WHAT TO DO
Put the lines below into a numbered list, skipping any blank lines and leaving out the pictures.

RECORDS FOR THE TASK

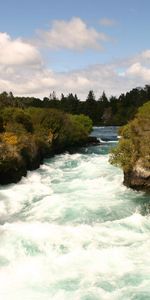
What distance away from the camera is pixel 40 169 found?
49469 mm

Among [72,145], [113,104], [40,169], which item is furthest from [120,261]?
[113,104]

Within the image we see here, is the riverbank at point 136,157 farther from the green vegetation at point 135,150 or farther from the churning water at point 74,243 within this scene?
the churning water at point 74,243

COMPLETE RESPONSE
1. What distance away from the camera is pixel 40 169 found?
2. 49469 mm
3. Among [72,145], [113,104], [40,169], which item is furthest from [120,261]?
4. [113,104]
5. Within the image we see here, is the riverbank at point 136,157 farther from the green vegetation at point 135,150 or farther from the churning water at point 74,243 within this scene?
6. the churning water at point 74,243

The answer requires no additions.